Even my father in his butcher's shop in Maidenhead high street, had his own bacon slicer for slicing up his home-made ox tongue, which was a great favourite among his customers. All his equipment used in the shop was made by a company called “Hobart.” This included his mincing machine and sausage maker. The cleaning of which was done on a daily basis after use Using a very strong caustic solution in the process of washing up.

Thursday, May 12, 2011

Dean Luxury Coaches.

Dean Luxury Coaches.

It was in the early 1920’s after the First World War, that country folk got the urge to have a day by the sea. That was when Dean Luxury Coaches was born. I can remember them in their dark royal blue livery in the mid 1930’s. When in 1937 the pupils of Holy Trinity School had the chance to have a day by the seaside at Brighton.

The cost to each student was 3/6. Yes three shillings and six pence. I remember I was given a shilling by my father to bring back a stick of Brighton Rock, also a request from my aunt Amy Field to bring her back some seaweed that she could hang by the kitchen door at Widbrook to serve as a barometer.

We all took a sandwich lunch with us, but were treated to a fish and chip high tea before we left for home. I also remember that our head mistress at that time was Mrs. Adams, who suffered, when a gust of wind came up, blowing a ladder on her head. I remember her face was black and blue for quite a while after.

Shortly after the Second War had ended the Dean Coaches were taken over by Windsorian Coaches. Even they I believe have now gone.

Saturday, May 7, 2011

Cookham Police Station.

Cookham Police Station.
There was a time when the law of the land was administered right here in the village.

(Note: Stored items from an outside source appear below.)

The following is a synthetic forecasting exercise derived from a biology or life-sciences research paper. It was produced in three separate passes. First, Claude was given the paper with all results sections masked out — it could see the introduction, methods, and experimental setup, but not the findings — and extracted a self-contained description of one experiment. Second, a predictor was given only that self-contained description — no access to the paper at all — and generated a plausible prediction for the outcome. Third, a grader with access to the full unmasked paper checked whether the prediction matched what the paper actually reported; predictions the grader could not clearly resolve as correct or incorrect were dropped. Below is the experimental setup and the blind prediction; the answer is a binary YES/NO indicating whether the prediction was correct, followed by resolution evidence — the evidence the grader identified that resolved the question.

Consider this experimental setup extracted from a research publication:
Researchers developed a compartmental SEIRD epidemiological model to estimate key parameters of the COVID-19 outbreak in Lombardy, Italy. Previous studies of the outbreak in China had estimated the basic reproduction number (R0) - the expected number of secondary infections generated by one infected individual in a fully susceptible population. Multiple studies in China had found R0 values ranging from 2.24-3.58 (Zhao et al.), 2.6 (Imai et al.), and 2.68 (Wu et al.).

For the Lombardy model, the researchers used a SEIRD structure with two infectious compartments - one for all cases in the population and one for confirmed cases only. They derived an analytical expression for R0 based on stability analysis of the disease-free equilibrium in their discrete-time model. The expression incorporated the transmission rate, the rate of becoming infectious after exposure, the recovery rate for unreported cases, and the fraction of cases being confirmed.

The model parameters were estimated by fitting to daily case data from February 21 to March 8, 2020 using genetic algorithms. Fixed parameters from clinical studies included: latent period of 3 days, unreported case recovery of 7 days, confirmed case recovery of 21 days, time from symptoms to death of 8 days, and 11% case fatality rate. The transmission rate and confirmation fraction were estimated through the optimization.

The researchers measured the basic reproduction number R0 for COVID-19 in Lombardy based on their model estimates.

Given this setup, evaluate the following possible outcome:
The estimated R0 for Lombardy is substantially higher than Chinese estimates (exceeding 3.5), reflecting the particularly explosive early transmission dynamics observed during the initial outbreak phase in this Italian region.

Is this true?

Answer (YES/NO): YES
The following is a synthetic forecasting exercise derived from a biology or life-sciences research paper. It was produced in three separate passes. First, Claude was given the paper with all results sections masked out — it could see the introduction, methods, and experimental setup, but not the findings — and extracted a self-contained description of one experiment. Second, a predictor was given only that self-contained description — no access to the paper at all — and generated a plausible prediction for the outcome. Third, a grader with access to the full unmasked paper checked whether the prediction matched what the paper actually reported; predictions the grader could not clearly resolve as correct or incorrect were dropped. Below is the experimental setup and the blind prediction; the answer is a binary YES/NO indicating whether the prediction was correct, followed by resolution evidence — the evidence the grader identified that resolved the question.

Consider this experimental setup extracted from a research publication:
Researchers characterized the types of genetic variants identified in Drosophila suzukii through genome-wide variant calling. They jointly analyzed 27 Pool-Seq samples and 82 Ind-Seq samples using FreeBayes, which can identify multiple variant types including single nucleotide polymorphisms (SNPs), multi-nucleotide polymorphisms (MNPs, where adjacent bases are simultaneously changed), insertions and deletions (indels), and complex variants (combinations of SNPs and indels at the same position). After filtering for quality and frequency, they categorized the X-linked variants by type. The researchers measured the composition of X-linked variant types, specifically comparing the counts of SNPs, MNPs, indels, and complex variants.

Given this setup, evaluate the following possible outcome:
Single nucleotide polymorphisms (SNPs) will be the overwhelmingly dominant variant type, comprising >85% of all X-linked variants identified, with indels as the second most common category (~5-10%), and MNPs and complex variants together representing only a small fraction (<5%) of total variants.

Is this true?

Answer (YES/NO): NO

Not only did it house the Sergeant and his growing family, two Police Constables as well. A third constable had a home up on Whyteladyes Lane. All of them including the Sergeant covered the whole of Cookham on bicycles. Not only did they know every family on their patch, especially the boys. There they would admonish in their own way, but if it was a little more serious than scrumping apples or plums, the culprit knew that his father would get to hear of it in due course, usually over a pint of beer or in the local allotments. You see they were also very keen gardeners. Whether they were on patrol or going to a fire, they always travelled at the same sedate speed. During the 1939-45 war they did have local assistance from Special Constables who walked various areas of the village, mostly at night. Every time I watch the TV serial “Heartbeat.” It reminds me so much of the police life in Cookham. Oh yes! We did have our Claude Greengrass’s, who I will not name, though most of them will have passed on by now. Gone are the Easton’s, Tocock’s, Hollumby’s and Tubb’s. Though some of their descendants still live in the village.